Contactless gesture-based control of smart agricultural devices
DOI:
https://doi.org/10.31548/energiya1(83).2026.047Keywords:
hand gesture recognition, agricultural drone, computer vision, MediaPipe, human-machine interaction, deep learning, contactless controlAbstract
The purpose of this study is to develop a scientifically grounded approach to the design of ergonomic control systems for information models of agricultural unmanned aerial vehicles based on hand gesture recognition algorithms using modern computer vision and deep learning technologies. The proposed approach aims to improve the efficiency, accuracy, and usability of human–machine interaction in real-world agrodrone operation. The study applies system analysis methods to formalize the “user–device” interaction, as well as comparative analysis of modern software libraries and frameworks (MediaPipe, OpenCV, TensorFlow, PyTorch).
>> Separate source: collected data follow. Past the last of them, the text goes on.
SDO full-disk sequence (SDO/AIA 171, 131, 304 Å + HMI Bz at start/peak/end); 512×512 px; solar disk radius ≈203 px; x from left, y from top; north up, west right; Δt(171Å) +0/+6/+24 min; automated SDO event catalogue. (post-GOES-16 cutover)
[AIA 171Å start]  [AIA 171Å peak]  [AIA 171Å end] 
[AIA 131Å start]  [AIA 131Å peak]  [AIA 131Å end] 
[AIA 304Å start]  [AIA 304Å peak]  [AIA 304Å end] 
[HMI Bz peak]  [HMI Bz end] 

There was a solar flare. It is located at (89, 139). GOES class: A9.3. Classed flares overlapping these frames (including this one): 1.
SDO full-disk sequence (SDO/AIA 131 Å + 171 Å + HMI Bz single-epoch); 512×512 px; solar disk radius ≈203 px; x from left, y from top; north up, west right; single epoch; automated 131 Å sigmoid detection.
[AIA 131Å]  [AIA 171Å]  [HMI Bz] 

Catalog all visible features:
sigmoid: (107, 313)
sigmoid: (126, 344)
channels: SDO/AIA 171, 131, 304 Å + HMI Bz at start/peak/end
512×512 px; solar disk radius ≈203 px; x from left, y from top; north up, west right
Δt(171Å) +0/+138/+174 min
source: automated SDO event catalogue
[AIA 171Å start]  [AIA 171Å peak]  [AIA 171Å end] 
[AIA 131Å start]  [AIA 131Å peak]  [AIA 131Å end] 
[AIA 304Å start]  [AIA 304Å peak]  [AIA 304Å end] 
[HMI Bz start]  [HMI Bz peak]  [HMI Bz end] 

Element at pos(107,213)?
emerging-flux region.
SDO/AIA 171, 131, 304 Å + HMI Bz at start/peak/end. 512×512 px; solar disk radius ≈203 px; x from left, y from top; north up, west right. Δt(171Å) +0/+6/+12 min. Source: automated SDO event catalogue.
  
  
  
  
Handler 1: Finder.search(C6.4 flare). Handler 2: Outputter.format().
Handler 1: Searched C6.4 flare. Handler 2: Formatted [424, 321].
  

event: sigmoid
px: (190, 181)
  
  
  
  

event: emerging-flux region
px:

Methods of deep learning, including convolutional neural networks, are used to solve hand gesture recognition tasks. Simulation modeling using Python is employed to test and validate the developed prototype. A methodology for designing an ergonomic gesture-based control system for agro-drones has been developed. It includes the formalization of the interaction model, justification of a gesture set based on ergonomic criteria, selection of software tools, and determination of neural network architecture parameters. An experimental prototype based on MediaPipe and Python has been implemented, providing real-time gesture recognition. Simulation testing using cursor control modeling was conducted to evaluate recognition accuracy and stability. The obtained results confirm the operability of the proposed approach and demonstrate its practical applicability for developing intuitive control interfaces for agro-drones.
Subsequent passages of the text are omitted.